■ **Work instruction**: Every record must come back exactly as given.

■ **Exercise inputs**:
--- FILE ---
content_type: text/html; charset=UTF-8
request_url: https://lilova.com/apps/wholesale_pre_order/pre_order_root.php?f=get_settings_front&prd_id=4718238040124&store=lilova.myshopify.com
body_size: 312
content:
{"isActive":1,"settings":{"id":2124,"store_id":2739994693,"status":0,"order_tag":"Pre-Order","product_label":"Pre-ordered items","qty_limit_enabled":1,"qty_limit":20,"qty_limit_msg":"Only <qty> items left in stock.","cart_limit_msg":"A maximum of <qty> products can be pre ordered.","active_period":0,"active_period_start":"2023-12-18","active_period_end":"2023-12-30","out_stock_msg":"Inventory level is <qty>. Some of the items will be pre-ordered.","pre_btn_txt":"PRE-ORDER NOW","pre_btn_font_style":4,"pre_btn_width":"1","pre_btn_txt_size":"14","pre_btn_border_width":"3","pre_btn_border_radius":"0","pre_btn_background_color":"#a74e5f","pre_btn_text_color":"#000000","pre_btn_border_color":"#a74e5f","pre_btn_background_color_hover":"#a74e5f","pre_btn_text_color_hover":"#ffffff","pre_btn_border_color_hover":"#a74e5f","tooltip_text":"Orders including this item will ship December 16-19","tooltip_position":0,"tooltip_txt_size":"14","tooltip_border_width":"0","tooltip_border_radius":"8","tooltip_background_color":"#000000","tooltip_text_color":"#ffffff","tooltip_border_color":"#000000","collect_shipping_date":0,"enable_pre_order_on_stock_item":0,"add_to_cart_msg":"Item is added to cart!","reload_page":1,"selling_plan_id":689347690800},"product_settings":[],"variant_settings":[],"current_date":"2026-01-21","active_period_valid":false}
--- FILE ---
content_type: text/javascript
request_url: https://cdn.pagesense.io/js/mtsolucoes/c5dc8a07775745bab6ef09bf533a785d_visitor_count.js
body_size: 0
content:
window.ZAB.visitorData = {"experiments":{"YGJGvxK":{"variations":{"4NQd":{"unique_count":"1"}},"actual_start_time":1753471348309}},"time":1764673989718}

■ **Written reply**:
--- FILE ---
content_type: text/html; charset=UTF-8
request_url: https://lilova.com/apps/wholesale_pre_order/pre_order_root.php?f=get_settings_front&prd_id=4718238040124&store=lilova.myshopify.com
body_size: 312
content:
{"isActive":1,"settings":{"id":2124,"store_id":2739994693,"status":0,"order_tag":"Pre-Order","product_label":"Pre-ordered items","qty_limit_enabled":1,"qty_limit":20,"qty_limit_msg":"Only <qty> items left in stock.","cart_limit_msg":"A maximum of <qty> products can be pre ordered.","active_period":0,"active_period_start":"2023-12-18","active_period_end":"2023-12-30","out_stock_msg":"Inventory level is <qty>. Some of the items will be pre-ordered.","pre_btn_txt":"PRE-ORDER NOW","pre_btn_font_style":4,"pre_btn_width":"1","pre_btn_txt_size":"14","pre_btn_border_width":"3","pre_btn_border_radius":"0","pre_btn_background_color":"#a74e5f","pre_btn_text_color":"#000000","pre_btn_border_color":"#a74e5f","pre_btn_background_color_hover":"#a74e5f","pre_btn_text_color_hover":"#ffffff","pre_btn_border_color_hover":"#a74e5f","tooltip_text":"Orders including this item will ship December 16-19","tooltip_position":0,"tooltip_txt_size":"14","tooltip_border_width":"0","tooltip_border_radius":"8","tooltip_background_color":"#000000","tooltip_text_color":"#ffffff","tooltip_border_color":"#000000","collect_shipping_date":0,"enable_pre_order_on_stock_item":0,"add_to_cart_msg":"Item is added to cart!","reload_page":1,"selling_plan_id":689347690800},"product_settings":[],"variant_settings":[],"current_date":"2026-01-21","active_period_valid":false}
--- FILE ---
content_type: text/javascript
request_url: https://cdn.pagesense.io/js/mtsolucoes/c5dc8a07775745bab6ef09bf533a785d_visitor_count.js
body_size: 0
content:
window.ZAB.visitorData = {"experiments":{"YGJGvxK":{"variations":{"4NQd":{"unique_count":"1"}},"actual_start_time":1753471348309}},"time":1764673989718}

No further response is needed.